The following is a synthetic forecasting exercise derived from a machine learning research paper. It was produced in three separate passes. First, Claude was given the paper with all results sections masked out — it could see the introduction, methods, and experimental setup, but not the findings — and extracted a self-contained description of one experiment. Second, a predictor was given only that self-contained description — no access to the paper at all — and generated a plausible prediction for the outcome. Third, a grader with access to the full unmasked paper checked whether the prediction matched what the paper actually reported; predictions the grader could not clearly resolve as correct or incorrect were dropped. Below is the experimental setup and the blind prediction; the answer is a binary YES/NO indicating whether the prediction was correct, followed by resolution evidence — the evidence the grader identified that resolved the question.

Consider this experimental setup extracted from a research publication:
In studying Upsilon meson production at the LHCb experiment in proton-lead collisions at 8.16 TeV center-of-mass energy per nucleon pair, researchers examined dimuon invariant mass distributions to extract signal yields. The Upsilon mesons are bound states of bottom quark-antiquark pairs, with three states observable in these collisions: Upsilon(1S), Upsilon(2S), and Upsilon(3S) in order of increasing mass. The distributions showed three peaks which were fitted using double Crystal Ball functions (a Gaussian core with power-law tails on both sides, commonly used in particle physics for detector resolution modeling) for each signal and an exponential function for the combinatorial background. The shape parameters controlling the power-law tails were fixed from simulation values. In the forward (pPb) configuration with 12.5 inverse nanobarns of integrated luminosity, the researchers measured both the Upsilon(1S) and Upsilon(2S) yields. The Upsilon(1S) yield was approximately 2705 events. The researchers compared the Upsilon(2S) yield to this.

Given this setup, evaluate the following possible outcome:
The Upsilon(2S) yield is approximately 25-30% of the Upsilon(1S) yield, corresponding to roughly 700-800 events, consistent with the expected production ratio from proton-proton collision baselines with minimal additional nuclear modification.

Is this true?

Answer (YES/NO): NO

Your goal
Reproduce every line of the data verbatim.

Problem solution
The following is a synthetic forecasting exercise derived from a machine learning research paper. It was produced in three separate passes. First, Claude was given the paper with all results sections masked out — it could see the introduction, methods, and experimental setup, but not the findings — and extracted a self-contained description of one experiment. Second, a predictor was given only that self-contained description — no access to the paper at all — and generated a plausible prediction for the outcome. Third, a grader with access to the full unmasked paper checked whether the prediction matched what the paper actually reported; predictions the grader could not clearly resolve as correct or incorrect were dropped. Below is the experimental setup and the blind prediction; the answer is a binary YES/NO indicating whether the prediction was correct, followed by resolution evidence — the evidence the grader identified that resolved the question.

Consider this experimental setup extracted from a research publication:
In studying Upsilon meson production at the LHCb experiment in proton-lead collisions at 8.16 TeV center-of-mass energy per nucleon pair, researchers examined dimuon invariant mass distributions to extract signal yields. The Upsilon mesons are bound states of bottom quark-antiquark pairs, with three states observable in these collisions: Upsilon(1S), Upsilon(2S), and Upsilon(3S) in order of increasing mass. The distributions showed three peaks which were fitted using double Crystal Ball functions (a Gaussian core with power-law tails on both sides, commonly used in particle physics for detector resolution modeling) for each signal and an exponential function for the combinatorial background. The shape parameters controlling the power-law tails were fixed from simulation values. In the forward (pPb) configuration with 12.5 inverse nanobarns of integrated luminosity, the researchers measured both the Upsilon(1S) and Upsilon(2S) yields. The Upsilon(1S) yield was approximately 2705 events. The researchers compared the Upsilon(2S) yield to this.

Given this setup, evaluate the following possible outcome:
The Upsilon(2S) yield is approximately 25-30% of the Upsilon(1S) yield, corresponding to roughly 700-800 events, consistent with the expected production ratio from proton-proton collision baselines with minimal additional nuclear modification.

Is this true?

Answer (YES/NO): NO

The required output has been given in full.